Monday, September 4, 2023

Tiny Yellow Flowers



I’ll admit it. I’m a fan of many weeds. (This should be no surprise, given the glowing write-ups I’ve given to many “assertive” non-natives here in the past). Growing up, the tough plants that grew in the gravelly alley behind our house, or the vacant lots near the railroad tracks where I wandered, imprinted on my psyche in a way those distant, more ecologically valuable native prairie plants—unknown, way off in a preserve—never did.
That’s why I stopped one day mid-run to inspect a specimen growing on the curb, tall and green above the sadly browned dormant turfgrass. The flowers were tiny and delicate, pale yellow, with twenty or so flat ray florets that look like they were snipped with pinking shears. Once I made a connection, I saw it everywhere: Prickly Lettuce (Lactuca serriola).

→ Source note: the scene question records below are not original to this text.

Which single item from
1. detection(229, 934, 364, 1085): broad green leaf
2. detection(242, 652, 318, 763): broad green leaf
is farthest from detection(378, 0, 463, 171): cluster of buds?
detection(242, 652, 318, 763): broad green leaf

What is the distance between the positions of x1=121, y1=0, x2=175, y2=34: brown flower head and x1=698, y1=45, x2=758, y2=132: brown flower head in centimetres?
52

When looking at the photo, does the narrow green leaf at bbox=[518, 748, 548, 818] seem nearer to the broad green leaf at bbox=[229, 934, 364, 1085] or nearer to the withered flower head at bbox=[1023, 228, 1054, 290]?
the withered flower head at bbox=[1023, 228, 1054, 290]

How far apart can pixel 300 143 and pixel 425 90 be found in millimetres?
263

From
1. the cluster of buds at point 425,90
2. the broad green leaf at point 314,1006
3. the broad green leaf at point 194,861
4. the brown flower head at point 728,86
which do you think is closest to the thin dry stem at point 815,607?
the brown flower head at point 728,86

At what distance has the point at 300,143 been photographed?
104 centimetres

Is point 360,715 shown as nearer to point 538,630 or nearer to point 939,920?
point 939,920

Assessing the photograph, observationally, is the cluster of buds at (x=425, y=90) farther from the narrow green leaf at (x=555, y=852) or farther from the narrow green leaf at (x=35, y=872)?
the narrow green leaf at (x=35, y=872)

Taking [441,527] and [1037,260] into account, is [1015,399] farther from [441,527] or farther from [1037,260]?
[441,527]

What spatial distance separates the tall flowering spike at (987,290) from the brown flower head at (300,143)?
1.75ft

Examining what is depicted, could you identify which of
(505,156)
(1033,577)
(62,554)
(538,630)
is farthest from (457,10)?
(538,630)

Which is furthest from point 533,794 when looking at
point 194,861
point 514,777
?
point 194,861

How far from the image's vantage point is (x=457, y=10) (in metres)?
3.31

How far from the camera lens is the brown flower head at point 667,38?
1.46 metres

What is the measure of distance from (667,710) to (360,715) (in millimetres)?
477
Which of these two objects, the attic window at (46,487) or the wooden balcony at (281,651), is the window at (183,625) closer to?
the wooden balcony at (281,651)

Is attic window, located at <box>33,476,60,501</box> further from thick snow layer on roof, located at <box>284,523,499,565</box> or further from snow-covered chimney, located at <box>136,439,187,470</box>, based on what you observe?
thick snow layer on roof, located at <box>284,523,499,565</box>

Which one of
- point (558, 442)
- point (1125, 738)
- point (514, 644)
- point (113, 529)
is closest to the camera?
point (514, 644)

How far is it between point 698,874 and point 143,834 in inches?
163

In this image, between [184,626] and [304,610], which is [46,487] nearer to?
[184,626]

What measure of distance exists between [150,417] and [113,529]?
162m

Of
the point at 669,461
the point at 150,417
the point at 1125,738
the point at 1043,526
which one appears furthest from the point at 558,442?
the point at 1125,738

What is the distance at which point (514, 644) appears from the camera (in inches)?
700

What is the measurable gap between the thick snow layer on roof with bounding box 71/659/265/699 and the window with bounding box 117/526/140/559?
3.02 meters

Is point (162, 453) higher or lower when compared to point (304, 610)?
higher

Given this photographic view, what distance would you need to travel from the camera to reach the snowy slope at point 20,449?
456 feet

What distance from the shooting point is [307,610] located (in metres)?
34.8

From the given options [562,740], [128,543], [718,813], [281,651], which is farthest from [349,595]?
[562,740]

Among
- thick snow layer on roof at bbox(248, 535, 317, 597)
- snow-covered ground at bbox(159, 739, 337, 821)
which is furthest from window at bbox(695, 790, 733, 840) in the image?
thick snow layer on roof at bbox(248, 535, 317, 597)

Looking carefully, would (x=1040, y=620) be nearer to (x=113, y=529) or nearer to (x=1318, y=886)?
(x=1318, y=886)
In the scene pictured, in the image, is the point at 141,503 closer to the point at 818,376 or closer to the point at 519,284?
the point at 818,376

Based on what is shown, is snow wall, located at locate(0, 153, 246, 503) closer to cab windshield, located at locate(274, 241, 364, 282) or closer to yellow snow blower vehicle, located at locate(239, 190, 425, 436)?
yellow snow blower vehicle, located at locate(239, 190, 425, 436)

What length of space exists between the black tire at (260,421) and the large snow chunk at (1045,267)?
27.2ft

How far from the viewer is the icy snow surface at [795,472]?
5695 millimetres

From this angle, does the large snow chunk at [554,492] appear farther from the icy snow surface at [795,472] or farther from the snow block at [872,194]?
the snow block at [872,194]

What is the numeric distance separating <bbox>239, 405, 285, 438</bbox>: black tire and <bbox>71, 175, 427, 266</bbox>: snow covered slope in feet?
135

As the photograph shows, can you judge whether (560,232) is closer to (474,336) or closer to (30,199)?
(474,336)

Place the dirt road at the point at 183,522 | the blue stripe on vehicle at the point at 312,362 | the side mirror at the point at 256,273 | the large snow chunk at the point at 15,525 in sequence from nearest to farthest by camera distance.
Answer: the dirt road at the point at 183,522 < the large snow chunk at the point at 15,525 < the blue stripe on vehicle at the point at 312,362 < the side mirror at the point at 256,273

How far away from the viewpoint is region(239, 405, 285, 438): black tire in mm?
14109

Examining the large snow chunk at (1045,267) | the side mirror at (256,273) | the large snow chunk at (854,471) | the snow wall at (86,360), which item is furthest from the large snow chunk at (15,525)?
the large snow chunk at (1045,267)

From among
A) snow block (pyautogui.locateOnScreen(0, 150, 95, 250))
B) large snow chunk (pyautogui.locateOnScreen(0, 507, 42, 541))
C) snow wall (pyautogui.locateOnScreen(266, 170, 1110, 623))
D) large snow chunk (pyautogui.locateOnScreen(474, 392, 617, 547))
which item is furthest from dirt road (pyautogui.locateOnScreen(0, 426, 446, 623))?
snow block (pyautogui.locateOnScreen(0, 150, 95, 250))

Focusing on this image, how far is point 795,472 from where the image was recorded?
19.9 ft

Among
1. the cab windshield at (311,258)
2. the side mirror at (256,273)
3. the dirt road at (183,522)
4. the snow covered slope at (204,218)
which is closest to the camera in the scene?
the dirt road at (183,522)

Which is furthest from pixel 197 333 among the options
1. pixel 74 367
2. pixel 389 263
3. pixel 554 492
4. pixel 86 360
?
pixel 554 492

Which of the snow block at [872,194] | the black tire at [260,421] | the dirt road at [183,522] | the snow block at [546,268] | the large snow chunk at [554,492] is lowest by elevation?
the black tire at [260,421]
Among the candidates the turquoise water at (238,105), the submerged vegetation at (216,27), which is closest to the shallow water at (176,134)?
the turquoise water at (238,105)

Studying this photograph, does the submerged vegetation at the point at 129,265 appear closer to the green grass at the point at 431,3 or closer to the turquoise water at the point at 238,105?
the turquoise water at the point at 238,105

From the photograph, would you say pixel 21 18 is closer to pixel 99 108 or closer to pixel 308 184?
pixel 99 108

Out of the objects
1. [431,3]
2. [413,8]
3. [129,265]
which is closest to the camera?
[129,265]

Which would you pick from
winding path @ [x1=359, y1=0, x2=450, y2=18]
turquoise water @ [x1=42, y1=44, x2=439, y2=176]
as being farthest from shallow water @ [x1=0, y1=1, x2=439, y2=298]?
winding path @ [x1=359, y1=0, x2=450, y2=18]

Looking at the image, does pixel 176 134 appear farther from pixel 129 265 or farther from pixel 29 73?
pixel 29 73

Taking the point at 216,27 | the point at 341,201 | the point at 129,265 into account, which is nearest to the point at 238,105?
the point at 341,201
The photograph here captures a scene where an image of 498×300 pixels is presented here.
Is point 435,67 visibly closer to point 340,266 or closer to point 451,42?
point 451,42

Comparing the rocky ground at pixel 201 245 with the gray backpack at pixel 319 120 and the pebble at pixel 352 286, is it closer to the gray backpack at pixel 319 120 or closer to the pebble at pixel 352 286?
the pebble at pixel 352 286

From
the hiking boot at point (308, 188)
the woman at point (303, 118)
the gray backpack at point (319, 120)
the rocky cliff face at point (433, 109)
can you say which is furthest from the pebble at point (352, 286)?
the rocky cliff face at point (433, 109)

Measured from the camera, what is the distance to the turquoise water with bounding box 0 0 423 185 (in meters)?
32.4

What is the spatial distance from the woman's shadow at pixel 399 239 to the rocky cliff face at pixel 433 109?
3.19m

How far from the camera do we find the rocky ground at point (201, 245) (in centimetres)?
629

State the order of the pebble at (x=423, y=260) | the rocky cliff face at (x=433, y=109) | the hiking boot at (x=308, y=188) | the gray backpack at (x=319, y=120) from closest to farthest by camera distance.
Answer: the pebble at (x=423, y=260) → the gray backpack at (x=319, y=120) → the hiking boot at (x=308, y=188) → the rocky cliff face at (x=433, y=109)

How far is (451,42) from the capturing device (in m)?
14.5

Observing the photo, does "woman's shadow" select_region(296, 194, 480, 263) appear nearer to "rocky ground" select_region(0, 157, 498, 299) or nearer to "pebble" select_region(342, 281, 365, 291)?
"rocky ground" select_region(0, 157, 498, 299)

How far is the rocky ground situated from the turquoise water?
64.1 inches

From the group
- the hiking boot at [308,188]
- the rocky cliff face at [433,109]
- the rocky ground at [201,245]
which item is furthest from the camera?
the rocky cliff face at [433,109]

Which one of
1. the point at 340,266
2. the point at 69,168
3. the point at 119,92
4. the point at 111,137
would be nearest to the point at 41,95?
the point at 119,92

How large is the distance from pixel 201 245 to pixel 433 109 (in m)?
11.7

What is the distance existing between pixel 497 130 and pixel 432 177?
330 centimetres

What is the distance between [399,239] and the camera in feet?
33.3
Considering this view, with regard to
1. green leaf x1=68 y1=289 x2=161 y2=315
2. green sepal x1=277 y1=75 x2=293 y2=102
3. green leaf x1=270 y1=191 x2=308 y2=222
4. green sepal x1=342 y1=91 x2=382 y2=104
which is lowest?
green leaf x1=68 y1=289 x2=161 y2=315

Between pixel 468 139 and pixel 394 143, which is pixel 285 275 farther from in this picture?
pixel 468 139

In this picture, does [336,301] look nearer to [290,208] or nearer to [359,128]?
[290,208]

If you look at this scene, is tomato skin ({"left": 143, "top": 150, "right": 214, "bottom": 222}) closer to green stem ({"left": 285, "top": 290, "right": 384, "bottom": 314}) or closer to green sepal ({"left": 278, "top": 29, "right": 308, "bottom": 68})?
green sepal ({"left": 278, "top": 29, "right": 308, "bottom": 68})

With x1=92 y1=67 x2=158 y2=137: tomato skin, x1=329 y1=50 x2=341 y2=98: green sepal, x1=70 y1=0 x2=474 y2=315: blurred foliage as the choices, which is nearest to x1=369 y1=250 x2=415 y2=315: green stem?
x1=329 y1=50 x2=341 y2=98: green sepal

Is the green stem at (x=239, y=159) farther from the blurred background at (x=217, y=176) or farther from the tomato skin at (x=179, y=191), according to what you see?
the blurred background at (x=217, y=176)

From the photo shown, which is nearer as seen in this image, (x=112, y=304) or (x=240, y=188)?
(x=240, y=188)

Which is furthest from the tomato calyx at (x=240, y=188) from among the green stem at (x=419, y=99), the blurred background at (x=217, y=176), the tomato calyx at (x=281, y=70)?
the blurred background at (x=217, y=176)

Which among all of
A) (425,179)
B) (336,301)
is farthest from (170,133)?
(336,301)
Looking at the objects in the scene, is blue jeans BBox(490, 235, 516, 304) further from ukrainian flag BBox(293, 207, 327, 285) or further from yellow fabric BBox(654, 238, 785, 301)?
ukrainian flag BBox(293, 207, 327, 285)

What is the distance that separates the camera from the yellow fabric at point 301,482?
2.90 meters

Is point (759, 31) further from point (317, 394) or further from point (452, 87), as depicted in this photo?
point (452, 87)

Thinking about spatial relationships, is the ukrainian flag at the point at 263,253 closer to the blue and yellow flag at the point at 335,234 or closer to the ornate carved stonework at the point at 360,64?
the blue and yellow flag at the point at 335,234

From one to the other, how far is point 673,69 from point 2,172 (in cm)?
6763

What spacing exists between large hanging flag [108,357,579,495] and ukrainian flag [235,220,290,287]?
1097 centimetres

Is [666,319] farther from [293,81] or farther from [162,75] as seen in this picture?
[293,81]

There are many points of interest on Prickly Lettuce, a slender but tall-growing non-native that can often be seen growing in cracks along sidewalks or curbs that have escaped mowing, the pretty little flowers being just one of them. The flowering stem can grow quite tall, with the clustered buds at the ends of drooping panicles sometimes at eye level. You may see the flowers open in the morning, and return in the afternoon to find them closed up tight against the heat of the day.
The leaves have jaggedly lobed edges, as if they had been irregularly chomped, and clasp around the stem. A row of rather flimsy prickles runs along the underside of the central vein of the leaf. The seeds are attached to a wispy white pappus and form a sphere similar to dandelions, though smaller and with fewer seeds. Also like dandelions, the stems and leaves bleed white sap when damaged.





Originally from Eurasia/the Mediterranean, Prickly Lettuce can be found throughout North America. It is thought to have been inadvertently introduced as a tag-along with desirable seeds that were brought to the continent, where it made itself at home in a wide range of habitats. It can be a pest in agricultural fields, though some bees will visit its flowers for nectar or pollen.

Like those other weedy plants, the scrappy habits and subtle prettiness of Prickly Lettuce are endearing to me.